On the Right and the Left

Binding30 years in and Ched Myers’ Binding the Strong Man: A Political Reading of Mark’s Story of Jesus (1988) is more relevant than ever. This week’s commentary homes in on Mark 10:35-45.

The petition by James and John shows that the disciples are still “deaf” to Jesus’ portents, continuing to understand his talk of the manifestation of the Human One’s “glory” (en te doxe sou) to mean some kind of messianic coup. Convinced their leader will prevail, they are already considering the administration of the new regime; they lobby for “first and second cabinet position.” The image of “sitting on the right and left” could be an allusion to Psalm 110:1, or to places at the messianic victory banquet, or subordinate thrones. In either case, it is an overtly political euphemism.

Having just complete teaching on the renunciation of social power, we can almost feel Jesus’ weariness and exasperation as he listens to the request of the Zebedees. In characteristic style he throws the question back upon them (10:38), introducing two counter-euphemisms of his own. Narratively, these serve to unify the symbolics of the story as a whole: “baptism” reaches ahead to the dramatic climax of the discipleship narrative, the last supper and Gethsemane. Are they willing and able to undergo what Jesus is already undergoing? The question is of course rhetorical, but Mark cannot resist sarcasm. Oh yes, say James and John; no problem.

The cup and baptism Jesus can “grant”–the disciples in time will indeed suffer before the power (see 13:9ff.). As for the original petition for rank, however, it is deferred to “those for whom it is prepared” (all’ hois etoimastai, 10:40). The supreme irony is that the phrase “on the right and left” will appear again to describe those crucified with Jesus (15:27); it is the rebel Jews, not the disciples, who “take up the cross.” In any case, Jesus here does not repudiate the vocation of leadership, but rather insists that it is not transferred executively. Leadership belongs only to those who learn and follow the way of nonviolence–who are “prepared” not to dominate but to serve and to suffer at Jesus’ side.

The episode escalates in 10:41; the other disciples are “indignant” not at the Zebedees’ request itself, but rather that they are unfairly vying for advantage. Thus the whole community is indicted in the struggle for power, provoking an even more programmatic denunciation. Jesus’ disgust in 10:42 faintly echoes Samuel, when the elders of Israel insisted upon having “a king to govern them like all the other nations” (I Samuel 8:4-20). We can capture the tone of Jesus’ criticism of “politics as usual” in this free rendering:

You know how it is:
the “so-called” rulers of the nations dominate them,
the “great ones” tyrannize them;
but this is not so among you!

Here Jesus frontally attacks the same political powers (ton ethnon; the Roman colonial administrators, 10:340 who will in the end execute him.
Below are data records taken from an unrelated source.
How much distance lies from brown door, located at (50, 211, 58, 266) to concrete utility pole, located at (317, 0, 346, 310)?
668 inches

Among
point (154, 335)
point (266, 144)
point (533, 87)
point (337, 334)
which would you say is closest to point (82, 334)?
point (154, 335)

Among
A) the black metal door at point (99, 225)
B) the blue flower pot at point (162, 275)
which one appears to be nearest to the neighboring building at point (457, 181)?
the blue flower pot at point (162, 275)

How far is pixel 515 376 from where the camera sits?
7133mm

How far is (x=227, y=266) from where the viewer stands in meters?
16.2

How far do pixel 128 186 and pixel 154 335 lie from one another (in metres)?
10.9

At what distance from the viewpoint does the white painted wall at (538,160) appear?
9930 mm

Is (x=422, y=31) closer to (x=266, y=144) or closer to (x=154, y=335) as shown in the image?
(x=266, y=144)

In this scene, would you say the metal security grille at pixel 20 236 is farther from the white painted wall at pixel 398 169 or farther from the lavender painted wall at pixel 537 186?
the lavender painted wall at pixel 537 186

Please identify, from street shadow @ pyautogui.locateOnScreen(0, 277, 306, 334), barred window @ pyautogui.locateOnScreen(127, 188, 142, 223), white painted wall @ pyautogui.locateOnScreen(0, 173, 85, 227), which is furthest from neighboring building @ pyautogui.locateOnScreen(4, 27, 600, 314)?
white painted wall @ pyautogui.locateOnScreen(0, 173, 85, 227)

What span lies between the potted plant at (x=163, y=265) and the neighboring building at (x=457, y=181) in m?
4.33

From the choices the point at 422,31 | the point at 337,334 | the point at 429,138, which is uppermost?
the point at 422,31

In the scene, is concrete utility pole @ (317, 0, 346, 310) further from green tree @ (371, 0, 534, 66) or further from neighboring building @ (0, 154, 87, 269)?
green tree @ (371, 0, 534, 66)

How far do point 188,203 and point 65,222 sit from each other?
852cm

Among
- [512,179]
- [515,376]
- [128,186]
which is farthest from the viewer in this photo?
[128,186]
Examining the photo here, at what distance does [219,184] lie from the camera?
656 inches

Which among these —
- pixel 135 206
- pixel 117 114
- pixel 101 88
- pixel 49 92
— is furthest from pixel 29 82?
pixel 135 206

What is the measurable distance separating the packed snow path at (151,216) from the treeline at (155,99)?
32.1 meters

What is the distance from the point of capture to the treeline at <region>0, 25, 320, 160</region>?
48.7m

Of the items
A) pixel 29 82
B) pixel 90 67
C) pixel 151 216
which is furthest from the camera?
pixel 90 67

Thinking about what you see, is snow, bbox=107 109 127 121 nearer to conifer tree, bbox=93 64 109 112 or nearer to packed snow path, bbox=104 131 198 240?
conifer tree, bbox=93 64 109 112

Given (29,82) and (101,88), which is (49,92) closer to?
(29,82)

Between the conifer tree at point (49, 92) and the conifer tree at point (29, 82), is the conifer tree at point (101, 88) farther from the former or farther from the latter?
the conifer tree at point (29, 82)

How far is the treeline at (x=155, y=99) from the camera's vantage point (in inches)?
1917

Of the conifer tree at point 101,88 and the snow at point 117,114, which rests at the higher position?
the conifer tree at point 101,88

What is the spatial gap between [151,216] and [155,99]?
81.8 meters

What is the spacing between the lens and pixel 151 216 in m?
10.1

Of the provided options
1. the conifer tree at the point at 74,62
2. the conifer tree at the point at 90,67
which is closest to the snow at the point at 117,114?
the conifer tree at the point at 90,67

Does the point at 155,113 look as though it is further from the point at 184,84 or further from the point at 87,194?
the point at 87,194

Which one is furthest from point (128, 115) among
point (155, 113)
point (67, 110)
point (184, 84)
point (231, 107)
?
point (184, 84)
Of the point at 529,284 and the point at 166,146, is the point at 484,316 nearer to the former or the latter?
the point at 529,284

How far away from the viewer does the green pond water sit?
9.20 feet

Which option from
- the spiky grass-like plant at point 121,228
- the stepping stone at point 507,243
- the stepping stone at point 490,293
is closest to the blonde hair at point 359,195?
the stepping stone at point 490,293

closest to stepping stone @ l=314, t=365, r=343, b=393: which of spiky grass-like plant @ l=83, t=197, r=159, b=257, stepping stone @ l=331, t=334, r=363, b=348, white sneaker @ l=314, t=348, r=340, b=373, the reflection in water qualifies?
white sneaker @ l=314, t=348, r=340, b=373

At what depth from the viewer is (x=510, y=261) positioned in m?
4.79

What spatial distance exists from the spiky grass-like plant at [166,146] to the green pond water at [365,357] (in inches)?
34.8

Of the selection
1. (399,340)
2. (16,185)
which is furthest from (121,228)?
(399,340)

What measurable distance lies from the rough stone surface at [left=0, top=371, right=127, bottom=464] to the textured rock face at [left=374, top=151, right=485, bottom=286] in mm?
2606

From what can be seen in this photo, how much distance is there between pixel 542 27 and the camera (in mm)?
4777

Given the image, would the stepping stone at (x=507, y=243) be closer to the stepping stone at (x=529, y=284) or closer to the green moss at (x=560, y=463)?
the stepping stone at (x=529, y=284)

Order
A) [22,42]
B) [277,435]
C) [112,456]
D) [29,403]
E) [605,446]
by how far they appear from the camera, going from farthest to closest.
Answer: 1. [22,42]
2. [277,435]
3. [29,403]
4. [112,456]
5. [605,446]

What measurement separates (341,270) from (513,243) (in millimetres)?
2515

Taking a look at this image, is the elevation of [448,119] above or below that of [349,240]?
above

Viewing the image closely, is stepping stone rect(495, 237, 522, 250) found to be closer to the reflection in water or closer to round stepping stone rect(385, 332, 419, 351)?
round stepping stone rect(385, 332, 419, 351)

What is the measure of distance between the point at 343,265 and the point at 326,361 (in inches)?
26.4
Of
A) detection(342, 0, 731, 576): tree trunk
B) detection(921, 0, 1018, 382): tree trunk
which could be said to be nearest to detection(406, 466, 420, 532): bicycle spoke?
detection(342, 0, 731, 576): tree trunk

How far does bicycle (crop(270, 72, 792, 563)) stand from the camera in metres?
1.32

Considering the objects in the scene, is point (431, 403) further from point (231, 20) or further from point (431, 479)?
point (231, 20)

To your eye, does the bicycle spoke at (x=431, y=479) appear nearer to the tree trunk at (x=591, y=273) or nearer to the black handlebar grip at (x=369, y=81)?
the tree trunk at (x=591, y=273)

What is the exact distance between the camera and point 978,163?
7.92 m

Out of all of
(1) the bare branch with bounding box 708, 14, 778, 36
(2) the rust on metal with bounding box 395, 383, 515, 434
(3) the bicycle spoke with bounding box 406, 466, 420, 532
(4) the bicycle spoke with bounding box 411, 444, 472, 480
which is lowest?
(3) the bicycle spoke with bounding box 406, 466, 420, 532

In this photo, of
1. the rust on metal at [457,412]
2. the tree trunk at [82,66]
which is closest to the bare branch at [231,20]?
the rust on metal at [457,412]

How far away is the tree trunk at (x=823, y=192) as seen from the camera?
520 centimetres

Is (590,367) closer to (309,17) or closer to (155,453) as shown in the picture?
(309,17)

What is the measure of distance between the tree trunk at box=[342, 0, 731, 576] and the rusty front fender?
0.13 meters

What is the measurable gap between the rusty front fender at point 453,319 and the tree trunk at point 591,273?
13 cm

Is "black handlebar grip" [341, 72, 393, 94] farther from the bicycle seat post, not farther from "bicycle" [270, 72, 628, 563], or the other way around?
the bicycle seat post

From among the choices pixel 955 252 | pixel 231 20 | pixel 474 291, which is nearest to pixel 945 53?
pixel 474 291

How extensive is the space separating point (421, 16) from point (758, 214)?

These “so-called” (hoi dokountes) rulers practice the very philosophy of leadership-as-domination that Jesus had laboriously taught against; they “lord over” (katakurieuousin) their subjects. Repeating himself for emphasis, Mark speaks of the “great ones” (hoi megaloi) who tyrannize (katexousiazousin) the people (searching for the strongest possible language, he may well have invented this intensive verbal form).